Background: The Covid-19 pandemic caused a negative impact on other infectious diseases control, prevention, and treatment. Consequently, low and middle-income countries suffer from other endemic diseases, such as tuberculosis. This study was designed to compare Covid-19 manifestations and outcomes between patients with previously treated tuberculosis and controls without this condition.
Methods: We performed a matched case-control study drawn from the Brazilian Covid-19 Registry data, including in-hospital patients aged 18 and over with laboratory-confirmed Covid-19 from March 1, 2020, to March 31, 2022. Cases were patients with a past history of tuberculosis. Controls were Covid-19 patients without a tuberculosis history. Patients were matched by hospital, sex, presence of HIV, and number of comorbidities, with a 1:4 ratio.

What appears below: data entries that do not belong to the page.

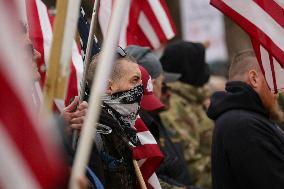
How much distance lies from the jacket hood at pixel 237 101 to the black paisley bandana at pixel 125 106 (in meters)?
0.78

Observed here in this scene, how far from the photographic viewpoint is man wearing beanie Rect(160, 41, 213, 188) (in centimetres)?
750

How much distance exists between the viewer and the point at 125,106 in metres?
4.34

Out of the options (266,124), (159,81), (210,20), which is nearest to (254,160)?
(266,124)

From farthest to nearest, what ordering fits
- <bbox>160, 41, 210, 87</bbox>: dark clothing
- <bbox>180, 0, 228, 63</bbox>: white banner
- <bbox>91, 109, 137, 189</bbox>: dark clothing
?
<bbox>180, 0, 228, 63</bbox>: white banner
<bbox>160, 41, 210, 87</bbox>: dark clothing
<bbox>91, 109, 137, 189</bbox>: dark clothing

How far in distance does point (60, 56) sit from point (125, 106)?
161 centimetres

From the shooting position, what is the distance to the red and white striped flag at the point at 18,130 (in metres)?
2.41

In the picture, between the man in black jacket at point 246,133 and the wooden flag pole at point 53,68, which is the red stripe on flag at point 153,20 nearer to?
the man in black jacket at point 246,133

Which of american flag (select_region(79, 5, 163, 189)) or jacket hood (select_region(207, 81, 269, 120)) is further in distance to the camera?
jacket hood (select_region(207, 81, 269, 120))

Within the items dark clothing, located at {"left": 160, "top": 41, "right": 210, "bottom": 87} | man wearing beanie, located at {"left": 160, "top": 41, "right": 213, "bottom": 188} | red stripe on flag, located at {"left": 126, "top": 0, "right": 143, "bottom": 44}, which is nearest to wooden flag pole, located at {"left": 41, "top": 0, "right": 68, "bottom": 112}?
red stripe on flag, located at {"left": 126, "top": 0, "right": 143, "bottom": 44}

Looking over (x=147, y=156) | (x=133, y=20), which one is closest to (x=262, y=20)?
(x=147, y=156)

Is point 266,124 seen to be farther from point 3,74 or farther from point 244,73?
point 3,74

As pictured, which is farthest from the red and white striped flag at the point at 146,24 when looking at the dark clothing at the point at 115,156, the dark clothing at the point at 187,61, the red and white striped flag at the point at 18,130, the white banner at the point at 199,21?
the white banner at the point at 199,21

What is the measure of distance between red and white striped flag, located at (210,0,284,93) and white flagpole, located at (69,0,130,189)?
186 cm

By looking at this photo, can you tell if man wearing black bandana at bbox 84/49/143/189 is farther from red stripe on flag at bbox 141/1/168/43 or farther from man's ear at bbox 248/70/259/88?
red stripe on flag at bbox 141/1/168/43
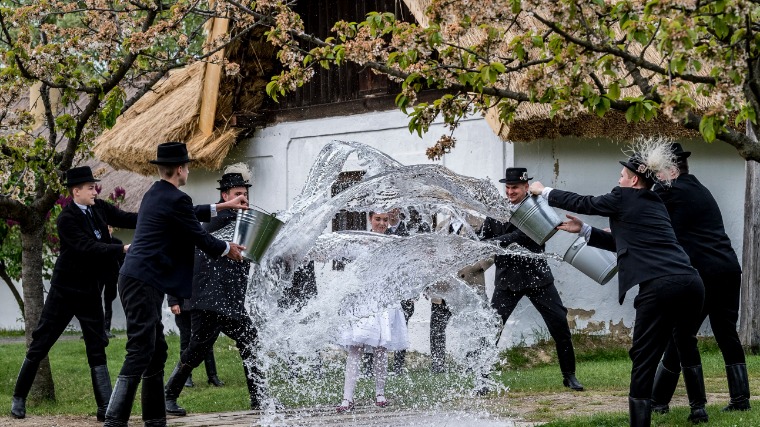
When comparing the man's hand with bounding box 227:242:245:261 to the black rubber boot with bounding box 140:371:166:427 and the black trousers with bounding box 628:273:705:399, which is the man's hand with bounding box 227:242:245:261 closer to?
the black rubber boot with bounding box 140:371:166:427

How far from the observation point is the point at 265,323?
8117 millimetres

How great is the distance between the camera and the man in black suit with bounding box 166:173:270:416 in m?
8.62

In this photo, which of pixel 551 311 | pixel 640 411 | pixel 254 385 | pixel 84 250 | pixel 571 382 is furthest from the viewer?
pixel 551 311

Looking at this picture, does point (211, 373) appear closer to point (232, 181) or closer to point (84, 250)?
point (232, 181)

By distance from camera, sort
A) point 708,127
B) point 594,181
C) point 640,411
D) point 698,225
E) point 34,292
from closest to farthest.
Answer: point 708,127 → point 640,411 → point 698,225 → point 34,292 → point 594,181

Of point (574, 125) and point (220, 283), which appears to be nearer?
point (220, 283)

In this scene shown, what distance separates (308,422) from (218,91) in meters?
7.53

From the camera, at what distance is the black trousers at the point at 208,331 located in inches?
339

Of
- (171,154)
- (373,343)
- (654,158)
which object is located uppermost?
(171,154)

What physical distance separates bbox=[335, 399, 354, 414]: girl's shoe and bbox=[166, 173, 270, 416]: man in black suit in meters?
0.82

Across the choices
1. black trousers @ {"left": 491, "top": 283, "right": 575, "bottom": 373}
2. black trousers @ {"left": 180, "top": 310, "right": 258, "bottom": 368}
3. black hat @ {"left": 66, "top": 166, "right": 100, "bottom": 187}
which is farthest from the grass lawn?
black hat @ {"left": 66, "top": 166, "right": 100, "bottom": 187}

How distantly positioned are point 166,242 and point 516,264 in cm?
366

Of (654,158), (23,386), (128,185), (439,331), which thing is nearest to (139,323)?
(23,386)

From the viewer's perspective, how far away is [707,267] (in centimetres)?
738
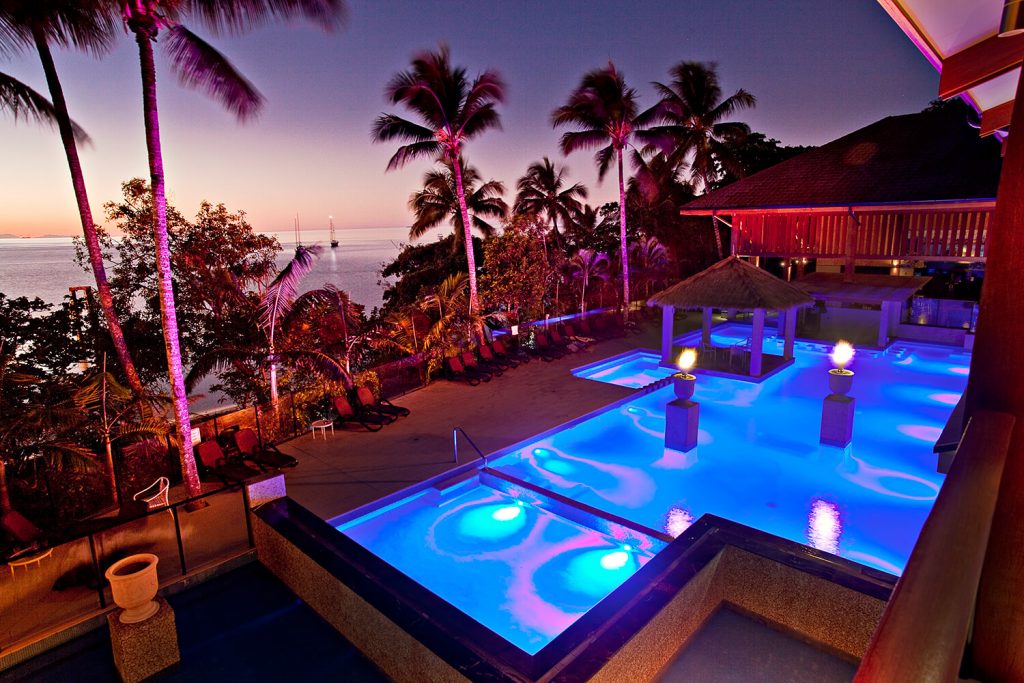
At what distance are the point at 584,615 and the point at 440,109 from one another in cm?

Results: Of 13,636 patients with laboratory-confirmed diagnoses of Covid-19 enrolled in this study, 80 had a history of tuberculosis. Statistical differences in history of chronic pulmonary obstructive disease (15% vs. 3.2%), psychiatric disease (10% vs. 3.5%,), chronic kidney disease (11.2% vs. 2.8%), and solid-organ transplantation; (5% vs. 0.9%, p < 0.05 for all) were higher in patients with a past history of tuberculosis. Prior use of inhalatory medications (5% vs. 0.6%,), oral corticoids (8.8% vs. 1.9%), immunosuppressants (8.8% vs. 1.9%,) and the use of illicit drugs were more common in the case group (6.2% vs. 0.3% p < 0.05for all). There were no significant differences in in-hospital mortality, mechanical ventilation, need for dialysis, and ICU admission.
Conclusions: Patients with a history of tuberculosis infection presented a higher frequency of use of illicit drugs, chronic pulmonary obstructive disease, psychiatric disease, chronic kidney disease, solid-organ transplantation, prior use of inhalatory medications, oral corticoids, and immunosuppressants. The outcomes were similar between cases and controls.